Authoress' Note: It's been a while, ne? Anywho, I was listening to this song and decided to look up the lyrics… Turns out, it's like about this guy who's growing up gay or something and now he's trying to turn the other guy gay. I thought it was really close to the storyline. It was the ending song for one of the Shippuden seasons, anyway. I was freaking out when I found out what it's about. I was like "SO ALL THE FANGIRLS LIKE ME ARE RIGHT! MISHASHI WANTS THEM TO BE TOGETHER! YAY FOR MEEEEEE!" Suffice to say, I think this song sums up most of their relationship, ne?

I don't own this song, "Broken Youth," by Nico Touches the Walls. I put the translations at the end! XD

I did own Naruto, and Sasuke too, but they ran away. And to think, I was the best owner ever. They only had to give me a show once a week, but noooo now that opportunity is beyond gone.

Reviews? :3


Iijii na riyuu issai yurusu jakuhai

Resukyuutai mo yondeoita

Dakara puriizu kisu mii puriizu kisu mii

all night... all night... all night... (1)

Four years. That's how long I've been chasing after you. It's been four years since you left, and for what? Some stupid revenge? What's revenge if you can't get it with the one you love? Leaving, running from just under my grasp, was the stupidest thing you've ever done. I'm ashamed to have not given up by now.

But how could I? After everything we've been through, I can see that even though you're the biggest bastard there is, I love you. We finally had something going, but you through it away. I still remember that day, right after we were training…

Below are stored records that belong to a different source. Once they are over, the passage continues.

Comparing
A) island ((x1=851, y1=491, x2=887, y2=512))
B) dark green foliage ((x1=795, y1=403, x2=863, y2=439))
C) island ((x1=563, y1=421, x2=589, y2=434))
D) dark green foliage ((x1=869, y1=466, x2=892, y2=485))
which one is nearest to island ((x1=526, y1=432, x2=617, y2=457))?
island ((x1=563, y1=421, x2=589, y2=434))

Twelve year old Naruto limped beside an equally young Uchiha Sasuke. They'd just succeeded in making it to the tops of the trees using nothing but their feet. Dark purple bruises dotted their skin. Freshly pink scratches rubbed irritatingly against the soft fabric of their clothes as they supported each other back to the small house they stayed at while on their first real mission.

An annoyed look adorned Sasuke's face as he felt Naruto drape his orange-clad arm over his shoulder, relying completely on the Uchiha to carry him back to where Kakashi and Sakura were waiting for them.

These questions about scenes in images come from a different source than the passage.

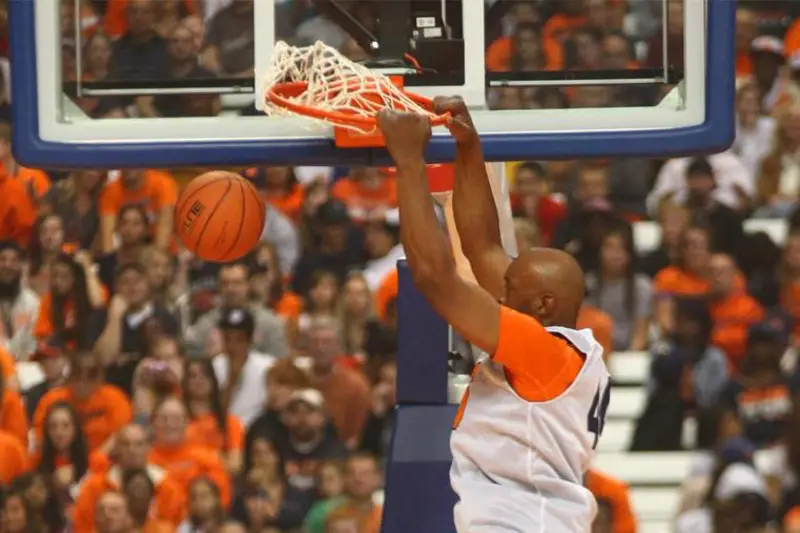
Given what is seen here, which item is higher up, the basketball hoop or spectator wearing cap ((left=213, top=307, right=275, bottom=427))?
the basketball hoop

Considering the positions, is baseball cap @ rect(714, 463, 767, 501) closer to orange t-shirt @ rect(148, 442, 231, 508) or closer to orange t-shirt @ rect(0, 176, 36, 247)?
orange t-shirt @ rect(148, 442, 231, 508)

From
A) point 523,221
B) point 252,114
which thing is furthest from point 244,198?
point 523,221

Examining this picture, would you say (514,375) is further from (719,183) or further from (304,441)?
(719,183)

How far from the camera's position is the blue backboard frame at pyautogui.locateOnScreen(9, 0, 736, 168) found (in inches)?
160

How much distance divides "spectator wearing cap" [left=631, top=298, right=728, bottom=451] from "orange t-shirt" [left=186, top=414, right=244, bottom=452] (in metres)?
1.62

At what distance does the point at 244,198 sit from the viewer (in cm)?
437

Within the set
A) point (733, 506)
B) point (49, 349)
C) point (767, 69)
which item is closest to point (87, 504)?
point (49, 349)

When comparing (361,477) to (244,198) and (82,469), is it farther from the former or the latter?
(244,198)

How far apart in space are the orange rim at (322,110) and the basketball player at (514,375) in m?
0.16

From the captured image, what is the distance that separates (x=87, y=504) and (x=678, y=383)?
2.40 metres

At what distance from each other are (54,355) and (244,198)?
3.00m

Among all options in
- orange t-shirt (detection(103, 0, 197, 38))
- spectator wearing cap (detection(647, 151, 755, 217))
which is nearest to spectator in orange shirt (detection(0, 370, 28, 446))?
orange t-shirt (detection(103, 0, 197, 38))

"Dobe…" Sasuke muttered under his breath as he pushed Naruto off of him and into the cool air of the small home. He made his way to the dinner table with five people sitting around set placemats on the decorated table cloth. Bowls and chopsticks were placed in a circle, a warm bowl of steaming rice and pickled vegetables resting in the middle.

Naruto gave to reply to Sasuke's insult, but sat down instead. The two boys began wolfing down their meals, receiving angry glares from Sakura and amused glances from Kakashi.


We were so competitive then, ne? I suppose it's still the same. You're still too stubborn to return to the Leaf Village, and I have too much will and love in my heart to let the thought of you returning escape from my mind. No matter how stupid your mistakes, no matter how long I have to go for you, I will bring you back.

Migimefuta no kizu ga itainda aitsu oboeteru

Sentehisshou are irai

Tansaibou na omae wa nanra kawacchainainda na (2)

Every breath makes me think of those days I'd breathe beside you, lying in the soft grass with a slight breeze passing over us, after training. Do you remember? Every time I throw a shuriken, I think of all those spars Kakashi made us do. Do you remember times like that? Memories like these have been eating me away, making me itch with anticipation. The missions Tsunade send me out on are nothing like the ones that make me go after you. Why, Sasuke, did you leave me? Thoughts of you swarm my mind every second of the day. They only make my heart burn because of the whole eating away at that muscle.

Sometimes I think that forgetting about you is the best thing. It just hurts to much to think of you like I do. But I can't help it. The pain in my chest tells me to keep going after you, even though I know I'll fail a million times. Just you see, Sasuke. I will get you.

You haven't even attempted to fight me before I can attack you. Why, I'm not sure. I don't really care, either. I know I'll win because I'm audacious enough to make that move. Sasuke, you'll see one day. One day, I promise, I'll bring you back.

Datenshi no mahou ka koakuma no chachina itazura

Tsumannakunacchau mae ni

Soore de houre bouringu booru

Kibutsu hason zai nado shouchi

Soredemo koware sou de kowasenai

Nanka motodoori (3)

Soft, glowing moonlight shines on your face; at least on the rare occasion of my seeing you at night. Other times, the blazing sun casts eerie shadows all around your orange and red figure reflecting the fiery sun. In those moments I see that twinkle in youreye, giving me hope, I want to thank Kami and all his angels for sending you to me. But in the end, you turn away and run like you have been for years. Then, I think the devil is toying with me, that you were never really here.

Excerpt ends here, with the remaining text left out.